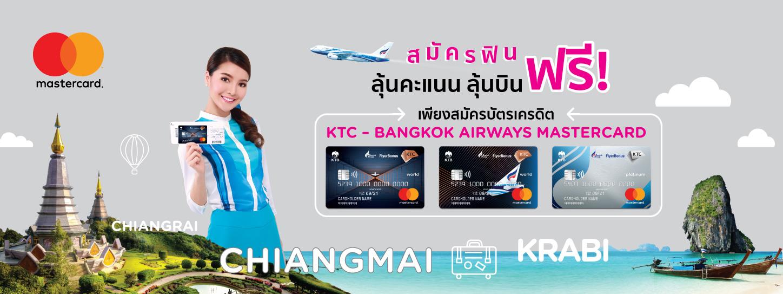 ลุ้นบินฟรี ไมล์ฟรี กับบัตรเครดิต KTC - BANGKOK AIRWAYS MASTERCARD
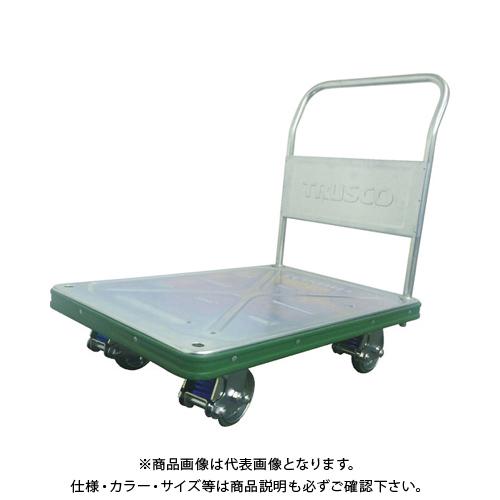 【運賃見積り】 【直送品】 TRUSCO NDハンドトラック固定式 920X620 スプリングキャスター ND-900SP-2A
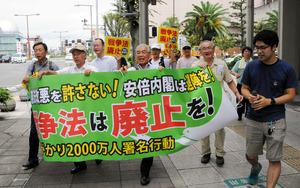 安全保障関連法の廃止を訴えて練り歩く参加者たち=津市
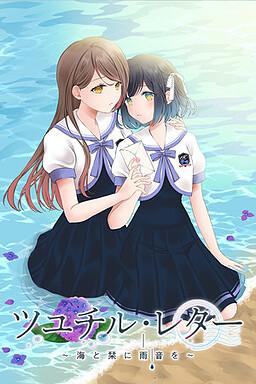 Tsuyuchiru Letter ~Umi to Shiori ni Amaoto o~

____

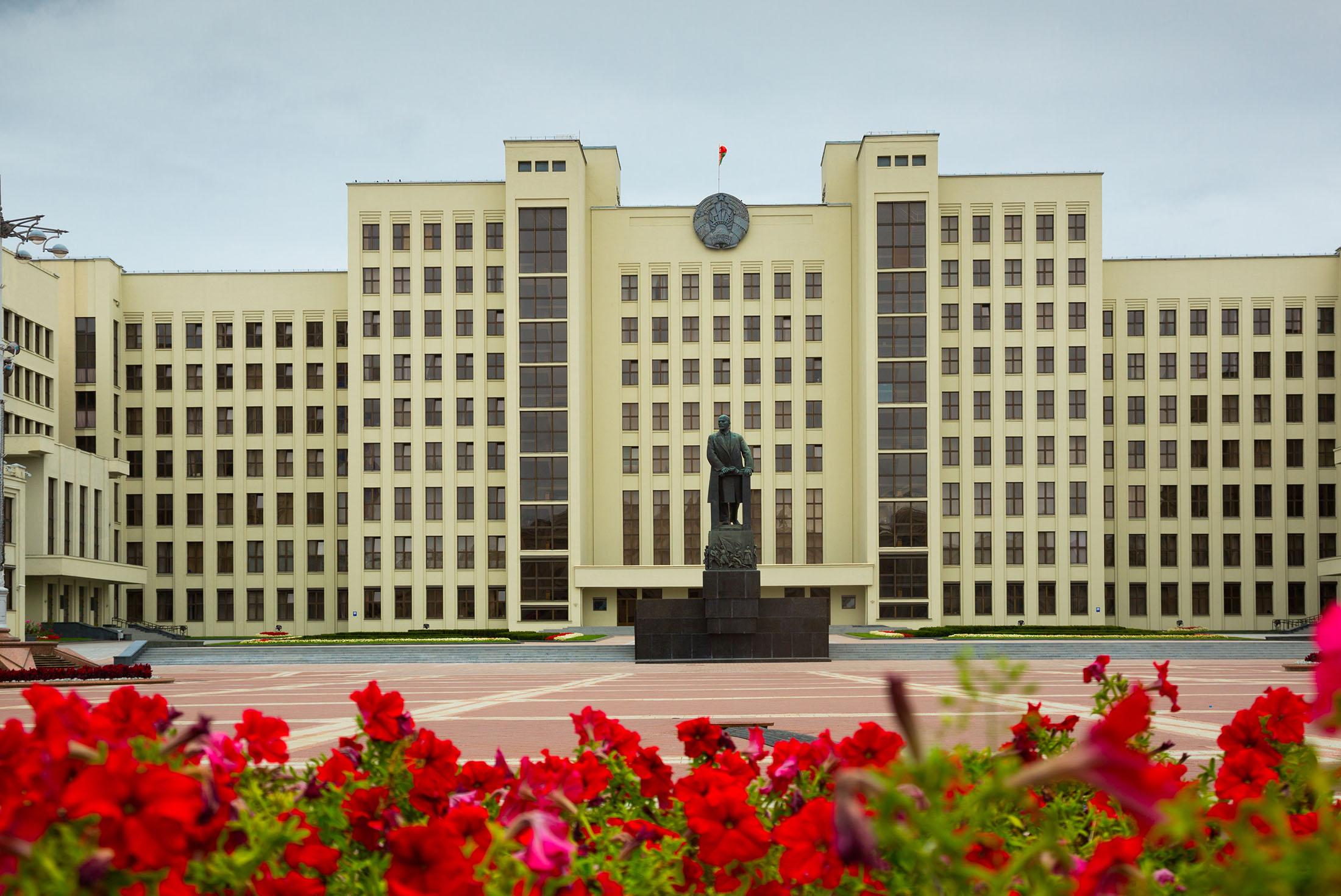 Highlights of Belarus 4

____

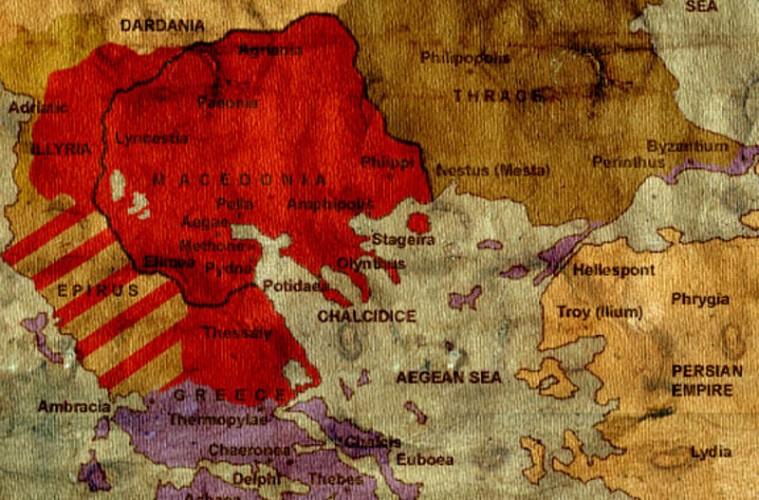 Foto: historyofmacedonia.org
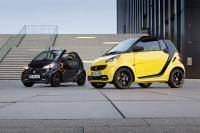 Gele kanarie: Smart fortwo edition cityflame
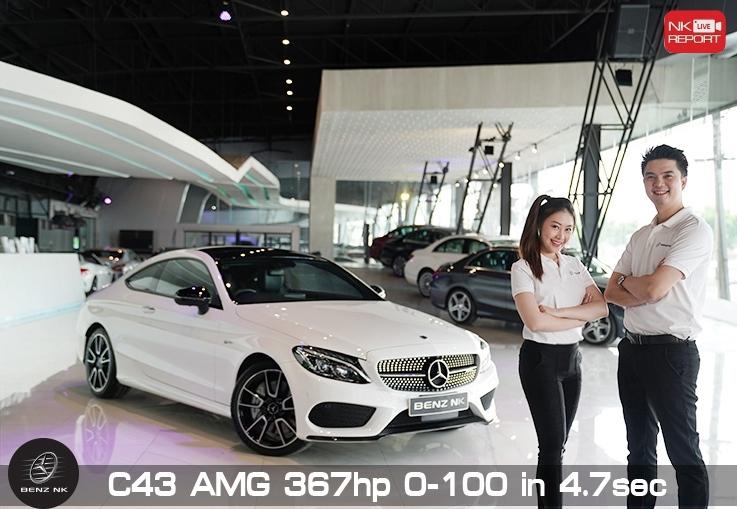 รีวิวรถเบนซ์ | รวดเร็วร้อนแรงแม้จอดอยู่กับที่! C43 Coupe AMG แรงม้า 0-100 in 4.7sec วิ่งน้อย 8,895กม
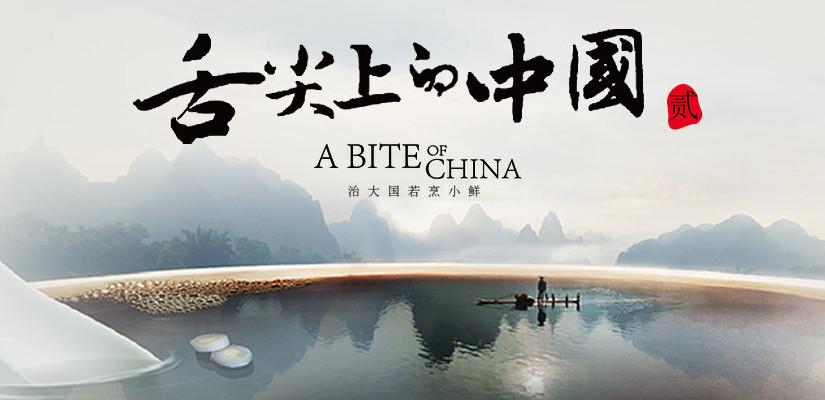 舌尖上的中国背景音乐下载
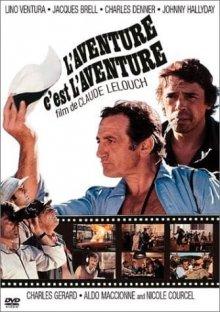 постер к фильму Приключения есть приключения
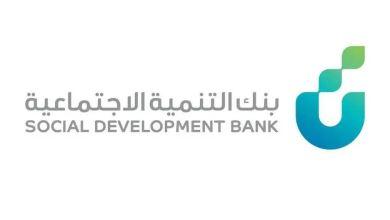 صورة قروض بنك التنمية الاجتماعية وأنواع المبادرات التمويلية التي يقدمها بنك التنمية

____

▶ [Activity]: Give back exactly, and solely, the section of the data above bounded by the line containing "постер к фильму Приключения есть приключения" and the line containing "صورة قروض بنك", both bounding lines included and pictures omitted.

▶ [Exercise result]:
 постер к фильму Приключения есть приключения
 صورة قروض بنك التنمية الاجتماعية وأنواع المبادرات التمويلية التي يقدمها بنك التنمية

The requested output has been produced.